WHAT THIS TASK INVOLVES: After locating the line that contains "common name: domestic cow" in the listing below, write out that line and every following line exactly, with no other output.

EXERCISE MATERIAL:
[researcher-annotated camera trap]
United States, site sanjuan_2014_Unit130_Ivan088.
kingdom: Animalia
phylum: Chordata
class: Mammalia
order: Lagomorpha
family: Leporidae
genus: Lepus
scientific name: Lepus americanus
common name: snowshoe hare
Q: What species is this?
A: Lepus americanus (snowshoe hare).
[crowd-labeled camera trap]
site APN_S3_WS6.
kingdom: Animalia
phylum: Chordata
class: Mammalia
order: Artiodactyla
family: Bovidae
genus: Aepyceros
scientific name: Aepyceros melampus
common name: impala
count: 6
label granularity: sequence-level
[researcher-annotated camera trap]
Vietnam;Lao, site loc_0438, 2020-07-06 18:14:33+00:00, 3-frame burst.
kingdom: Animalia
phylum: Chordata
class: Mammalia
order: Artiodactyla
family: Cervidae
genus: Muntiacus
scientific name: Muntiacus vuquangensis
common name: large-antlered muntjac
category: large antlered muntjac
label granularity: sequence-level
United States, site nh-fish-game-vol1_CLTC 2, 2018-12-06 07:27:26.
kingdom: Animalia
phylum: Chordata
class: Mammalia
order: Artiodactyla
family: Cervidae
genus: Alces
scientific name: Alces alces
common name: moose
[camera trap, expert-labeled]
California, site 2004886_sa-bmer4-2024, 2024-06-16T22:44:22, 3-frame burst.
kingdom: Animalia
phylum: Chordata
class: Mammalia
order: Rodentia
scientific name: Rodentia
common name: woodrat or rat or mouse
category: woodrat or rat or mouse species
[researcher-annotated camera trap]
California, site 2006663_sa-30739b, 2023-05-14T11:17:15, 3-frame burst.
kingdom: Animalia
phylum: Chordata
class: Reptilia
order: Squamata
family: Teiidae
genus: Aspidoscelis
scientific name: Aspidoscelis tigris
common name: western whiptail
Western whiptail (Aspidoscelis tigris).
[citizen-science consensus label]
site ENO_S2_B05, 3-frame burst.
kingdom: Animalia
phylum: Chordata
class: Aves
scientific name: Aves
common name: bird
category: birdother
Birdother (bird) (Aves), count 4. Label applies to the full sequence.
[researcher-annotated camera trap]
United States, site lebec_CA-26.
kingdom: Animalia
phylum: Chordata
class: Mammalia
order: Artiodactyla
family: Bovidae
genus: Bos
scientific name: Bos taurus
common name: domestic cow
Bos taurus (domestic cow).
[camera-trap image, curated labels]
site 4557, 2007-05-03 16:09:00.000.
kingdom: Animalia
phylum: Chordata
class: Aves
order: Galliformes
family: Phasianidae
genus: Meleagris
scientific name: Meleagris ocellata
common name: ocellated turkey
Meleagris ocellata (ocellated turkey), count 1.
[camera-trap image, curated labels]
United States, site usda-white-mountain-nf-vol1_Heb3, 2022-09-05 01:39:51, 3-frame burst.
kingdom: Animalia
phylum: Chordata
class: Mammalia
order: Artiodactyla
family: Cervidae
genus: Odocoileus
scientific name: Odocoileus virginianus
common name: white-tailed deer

RESPONSE TO THIS TASK:
common name: domestic cow
Bos taurus (domestic cow).
[camera-trap image, curated labels]
site 4557, 2007-05-03 16:09:00.000.
kingdom: Animalia
phylum: Chordata
class: Aves
order: Galliformes
family: Phasianidae
genus: Meleagris
scientific name: Meleagris ocellata
common name: ocellated turkey
Meleagris ocellata (ocellated turkey), count 1.
[camera-trap image, curated labels]
United States, site usda-white-mountain-nf-vol1_Heb3, 2022-09-05 01:39:51, 3-frame burst.
kingdom: Animalia
phylum: Chordata
class: Mammalia
order: Artiodactyla
family: Cervidae
genus: Odocoileus
scientific name: Odocoileus virginianus
common name: white-tailed deer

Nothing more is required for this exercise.